“Coming.” Isaac grabbed a crate and clomped down the stairs. Thomas followed, both sacks of papers slung over his shoulders.
A handsome blond man in a suit paced the office. Thomas set the sacks down and narrowed his eyes at the familiar-looking businessman.
“Herod.” Isaac gave the man a nod. “What’s happened?”
“It’s gone. All of it. Last night. Someone must have stolen it.”
“Stolen what?” Isaac found a spot on the floor for his crate and set it down with a thud.
“My safe. It was blown open. The gold’s gone too, candlesticks and chandeliers.” The man spread his arms wide before dropping them back to his sides. “All of it except the few pieces I keep in the girls’ rooms for show.”
Thomas’s stomach soured. That’s why the man looked familiar. He’d been stalking around the saloon part of The Pretty Penny giving out orders when Thomas had stopped by with Isaac his first night on duty.
Isaac took a notepad off his desk and began scrawling details. “What time do you think the theft occurred?”

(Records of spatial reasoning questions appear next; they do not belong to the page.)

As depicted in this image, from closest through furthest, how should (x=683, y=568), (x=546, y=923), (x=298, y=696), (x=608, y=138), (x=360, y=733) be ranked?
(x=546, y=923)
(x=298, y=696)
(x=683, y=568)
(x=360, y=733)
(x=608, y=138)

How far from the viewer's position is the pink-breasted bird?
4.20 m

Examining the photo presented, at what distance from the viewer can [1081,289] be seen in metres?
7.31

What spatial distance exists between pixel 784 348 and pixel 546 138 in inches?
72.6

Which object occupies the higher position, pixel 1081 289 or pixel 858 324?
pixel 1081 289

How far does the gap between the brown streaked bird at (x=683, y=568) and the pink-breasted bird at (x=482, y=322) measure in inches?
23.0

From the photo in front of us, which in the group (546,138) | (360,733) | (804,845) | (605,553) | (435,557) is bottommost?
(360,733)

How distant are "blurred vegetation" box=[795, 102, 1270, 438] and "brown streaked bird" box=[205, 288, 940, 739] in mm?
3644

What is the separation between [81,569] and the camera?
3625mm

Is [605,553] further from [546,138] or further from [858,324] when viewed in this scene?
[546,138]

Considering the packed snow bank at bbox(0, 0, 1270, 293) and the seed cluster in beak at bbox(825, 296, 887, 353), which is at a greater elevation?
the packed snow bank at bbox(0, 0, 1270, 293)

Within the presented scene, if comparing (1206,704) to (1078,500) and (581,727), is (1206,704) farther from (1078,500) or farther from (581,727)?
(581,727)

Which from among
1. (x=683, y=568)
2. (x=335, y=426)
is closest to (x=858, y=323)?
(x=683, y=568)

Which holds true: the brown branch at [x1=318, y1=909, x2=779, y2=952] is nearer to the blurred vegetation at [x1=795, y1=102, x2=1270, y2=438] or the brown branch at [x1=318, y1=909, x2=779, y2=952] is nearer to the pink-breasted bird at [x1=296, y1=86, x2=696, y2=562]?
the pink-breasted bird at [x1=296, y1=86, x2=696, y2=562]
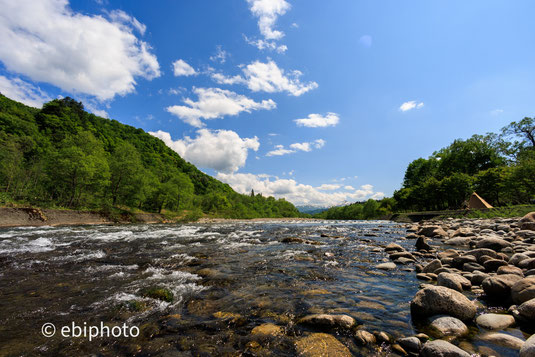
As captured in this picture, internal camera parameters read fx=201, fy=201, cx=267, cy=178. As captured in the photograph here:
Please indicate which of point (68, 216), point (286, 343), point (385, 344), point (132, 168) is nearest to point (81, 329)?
point (286, 343)

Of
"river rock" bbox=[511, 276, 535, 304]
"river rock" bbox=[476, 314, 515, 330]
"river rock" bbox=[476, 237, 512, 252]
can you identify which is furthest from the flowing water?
"river rock" bbox=[476, 237, 512, 252]

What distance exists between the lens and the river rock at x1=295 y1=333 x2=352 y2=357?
316cm

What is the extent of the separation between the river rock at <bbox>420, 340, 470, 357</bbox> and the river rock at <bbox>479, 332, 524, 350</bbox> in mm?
1004

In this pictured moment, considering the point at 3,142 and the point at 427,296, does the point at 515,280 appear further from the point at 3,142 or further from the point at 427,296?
the point at 3,142

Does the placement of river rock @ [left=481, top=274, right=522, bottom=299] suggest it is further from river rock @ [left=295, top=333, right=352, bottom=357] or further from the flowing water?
river rock @ [left=295, top=333, right=352, bottom=357]

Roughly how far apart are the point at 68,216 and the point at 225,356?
1461 inches

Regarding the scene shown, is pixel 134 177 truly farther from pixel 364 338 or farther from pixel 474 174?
pixel 474 174

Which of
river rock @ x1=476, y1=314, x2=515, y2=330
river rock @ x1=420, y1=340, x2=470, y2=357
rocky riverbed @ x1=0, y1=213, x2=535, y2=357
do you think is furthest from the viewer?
river rock @ x1=476, y1=314, x2=515, y2=330

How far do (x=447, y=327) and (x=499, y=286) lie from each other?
98.5 inches

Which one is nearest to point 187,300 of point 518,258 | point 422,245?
point 518,258

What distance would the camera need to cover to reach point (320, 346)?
3.34 metres

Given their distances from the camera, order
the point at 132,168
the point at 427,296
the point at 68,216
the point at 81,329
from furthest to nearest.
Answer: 1. the point at 132,168
2. the point at 68,216
3. the point at 427,296
4. the point at 81,329

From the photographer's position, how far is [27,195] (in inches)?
1225

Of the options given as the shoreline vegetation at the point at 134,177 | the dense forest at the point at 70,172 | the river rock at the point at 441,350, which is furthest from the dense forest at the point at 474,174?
the dense forest at the point at 70,172
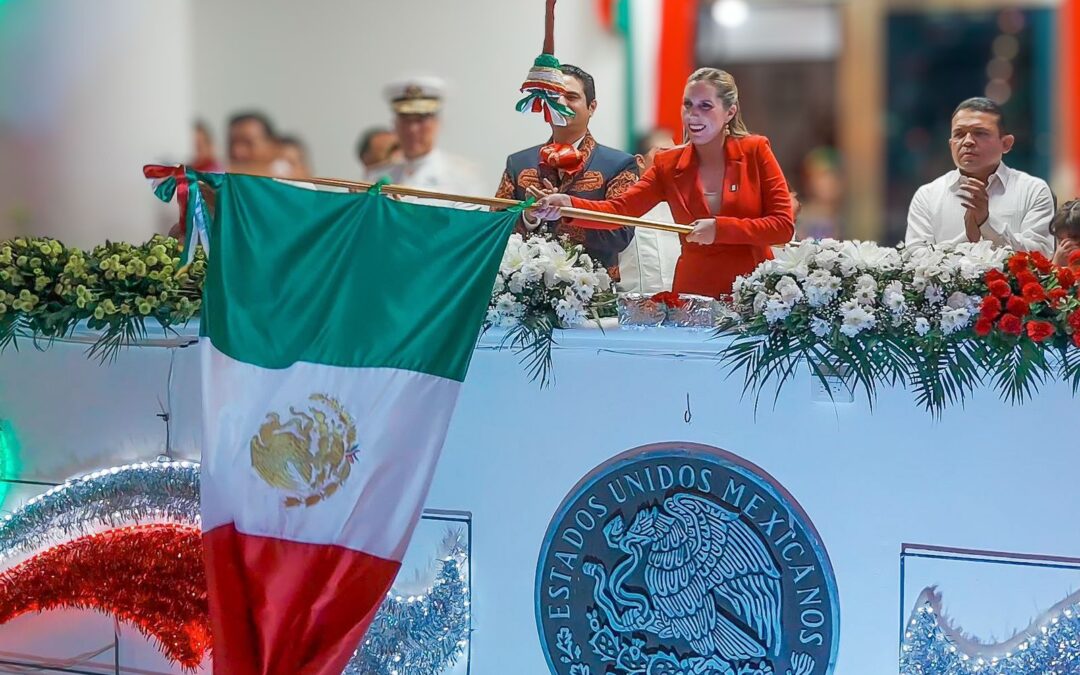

“When we heard about the fire. I closed down the brothel and sent everyone to help… well, besides the girls.” The man paced from one side of the office and back again, fiddling with a gold pocket watch while he walked. “I locked them in their rooms and left Rufus to keep watch.”
Isaac paused in his writing. “And Rufus didn’t spot anything suspicious?”
“Rufus was knocked out and tied up. Didn’t find him until I opened the place up this morning.”
Thomas moved his gaze to Isaac, and he could see the sheriff thinking the same thing as him. Jessalyn’s fire had been arson, all right. But if the target had truly been The Pretty Penny, did that mean his wife was safe?
Chapter Seventeen
“No, you spin it like this.” Jessalyn turned away from the pot of simmering soup and plopped herself onto the floor. Then she took the top in her hands, threading the string around it, and letting it loose on the wood boards.
“Ma, where’d you learn to do that?” Olivia picked up her own top and tried spinning it. “You’re better than Ivy, and she’s the best in the whole school.”
“Can you teach me?” Megan peered over her shoulder.
“Of course. All it takes is a bit of practice.” She picked up the top again, then paused. Three sets of blue eyes blinked expectantly back at her. Her lips tilted up in a slow smile as she wound the string around the top once more.
The door to the apartment opened just as she released the toy.
“Aw, Pa, couldn’t you have waited?” Claire stuck out her bottom lip, but pushed herself off the floor and went to her father rather than watching the top. “Ma was teaching us to spin tops.”
“She’s good at spinning tops, isn’t she?” Thomas hefted Claire into his arms, then winced.
Winced? Why would Thomas wince when picking up their daughter? Had he already injured himself working as a deputy?
“What’s that I smell?” He sniffed the air. “Cookies?”
“We helped Mama make them!” Megan jumped up from the floor, leaving Olivia to practice with her top.
“It’s been a while since we made cookies.” Jessalyn tried to shrug, but the gesture came off more stiff and jerky than intended. “I figured?—”
“It was the first time ever, and it was fun!” Megan bounced up and down on the balls of her feet.
“It wasn’t the first time ever, it’s just been…” Four years? Five?
Too long.
How quickly the girls had grown while she’d been elbow deep in piles of mending. This year she’d even been too busy to take off all of Thanksgiving Day to spend with them.
And even today, without a stitch of mending to tend, their time together was ending. The scent of sugar and flour called her back to the oven, as did the simmering soup on the stove. Did time with her daughters always have to pass so quickly? No more than the curl of smoke from a chimney before it disappeared into the winter air.
She pushed to her feet and headed into the kitchen, then reached for her potholders and pulled the tray of cookies out.